WRITTEN PROBLEM:
Answer these questions about the comments on Windows and Linux below:
1. What kind of software does the first comment name as a weak spot for Linux?
2. For how long did the writer of the comment beginning "Don't get me wrong" use Linux as a primary desktop?
3. Which two essential parts of the system does the last comment say are being broken?

As a long time Linux user, I know the eb and flow of Linux and through professional means I know the cadence of Windows. Linux isn’t worse than Windows and has the boon that nobody is trying to make it into a money extracting machine. It does have a few weak spots when it comes to commercial software and if you depend on that, Linux isn’t viable for you.
That said, a lot more people could use Linux perfectly fine, but cling to Windows because that is what they know. The too much choice thing is BS. If any other industry would operate like the Windows mono-culture, people would be wailing over the lack of choice. No one is paralyzed when they have to pick a car. No one has an aneurysm when they need to pick a breakfast cereal.
r_a_trip,
Don’t get me wrong, I used Linux as my primary desktop for… decades. But I was talking about the average user (I switch between platforms every now and then depending on needs, work and convenience)
I get that Microsoft has invested vast amounts of money into AI, and that they need it to pay off. However, going full-douchebag blatantly trying to force everyone into being strip mined for their personal & private data is not the way to go about it. I know people who’ve never thought twice about using a non-Windows OS that are now actively looking for/at alternatives thanks to the garbage Microsoft is pulling. The pretend Windows 11 hardware requirements, shoehorning people into things they didn’t ask for and don’t want, the hostility towards regular users who resist and are sick of Windows 11 constantly breaking or completely f’ing them over via forced “updates”, turning Windows is an ad-spam platform, and etc etc etc.
I hope all of Microsoft’s hot trash efforts fail spectacularly. Enough is enough. *middle finger emoji*
friedchicken,
They are moving the cart before the horse. (or whatever the saying way)
There are really good ways to integrate AI into the system. Yet, they push things before they are cooked. And not even with a “beta” label. Add breaking essential parts like Start Menu or Task Manager… people get a sour taste.

(Raw records)
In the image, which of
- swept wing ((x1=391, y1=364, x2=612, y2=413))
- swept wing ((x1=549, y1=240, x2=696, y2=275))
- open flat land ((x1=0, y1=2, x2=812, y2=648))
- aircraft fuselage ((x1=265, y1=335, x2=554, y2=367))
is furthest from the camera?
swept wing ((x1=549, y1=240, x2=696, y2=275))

ANSWER TO THIS PROBLEM:
1. Commercial software.
2. For decades.
3. The Start Menu and Task Manager.